Colonel Yisrael Shomer, commander of the Binyamin Brigade in the occupied West Bank, is under military police investigation for the shooting in al-Ram, north of Jerusalem. It came after the youth, Mohammed Ali-Kosba, 17, threw a stone that smashed the windscreen of his vehicle. According to an army spokesman Lt-Col Peter Lerner, the officer and soldiers got out of the vehicle and opened fire only after “they sensed further danger”. Army officials said Colonel Shomer had carried out a procedure that permits shooting at a suspect’s legs in order to arrest him.

But in the video, after the vehicle is stoned and stops, two soldiers can be seen to emerge and chase the fleeing teenager. A third soldier waits near the vehicle and no further stone throwing is seen. The shooting itself is not captured on the video.

Colonel Shomer was praised for acting properly by senior army officials and the Education Minister, Naftali Bennett.

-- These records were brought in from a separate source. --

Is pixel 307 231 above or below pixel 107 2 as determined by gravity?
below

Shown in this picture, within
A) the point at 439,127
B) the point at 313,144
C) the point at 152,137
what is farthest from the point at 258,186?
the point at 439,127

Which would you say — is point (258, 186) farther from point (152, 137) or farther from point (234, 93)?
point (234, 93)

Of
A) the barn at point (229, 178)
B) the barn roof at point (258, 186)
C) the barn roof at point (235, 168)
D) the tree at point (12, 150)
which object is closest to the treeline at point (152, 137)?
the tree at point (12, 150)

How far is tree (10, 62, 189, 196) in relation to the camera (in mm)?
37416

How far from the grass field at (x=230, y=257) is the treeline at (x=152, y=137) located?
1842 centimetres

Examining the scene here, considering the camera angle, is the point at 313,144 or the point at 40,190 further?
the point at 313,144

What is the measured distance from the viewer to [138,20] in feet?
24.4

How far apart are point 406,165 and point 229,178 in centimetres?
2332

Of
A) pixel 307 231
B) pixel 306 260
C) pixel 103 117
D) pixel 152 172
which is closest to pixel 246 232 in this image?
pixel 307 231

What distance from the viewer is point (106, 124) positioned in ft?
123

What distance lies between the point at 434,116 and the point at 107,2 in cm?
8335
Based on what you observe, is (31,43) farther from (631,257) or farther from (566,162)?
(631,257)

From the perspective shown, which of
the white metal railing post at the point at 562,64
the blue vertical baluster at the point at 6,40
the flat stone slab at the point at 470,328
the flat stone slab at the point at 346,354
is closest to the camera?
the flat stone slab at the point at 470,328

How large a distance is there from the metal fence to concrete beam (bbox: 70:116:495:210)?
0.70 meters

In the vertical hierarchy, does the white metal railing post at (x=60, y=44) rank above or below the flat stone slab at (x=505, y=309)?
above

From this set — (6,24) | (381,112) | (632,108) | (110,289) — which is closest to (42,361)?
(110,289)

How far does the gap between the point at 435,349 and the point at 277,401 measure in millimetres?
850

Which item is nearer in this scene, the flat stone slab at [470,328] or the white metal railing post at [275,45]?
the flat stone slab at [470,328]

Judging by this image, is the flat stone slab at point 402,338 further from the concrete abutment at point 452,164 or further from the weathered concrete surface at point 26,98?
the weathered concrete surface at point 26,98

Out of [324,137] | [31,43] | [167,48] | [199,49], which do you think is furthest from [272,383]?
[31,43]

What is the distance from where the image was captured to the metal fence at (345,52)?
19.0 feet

But B’Tselem’s investigation found the shooting was “unjustified and unlawful”. Medical evidence showed that one bullet hit the side of Mohammed’s face and two struck him from behind. “The location and entry points of the injuries corroborate the details provided by the eyewitness accounts and by the video footage, according to which he was shot in the back while running away from the soldiers,” B’Tselem said.

Basel Ghattas, an Arab member of the Knesset, termed the shooting “cold-blooded murder”.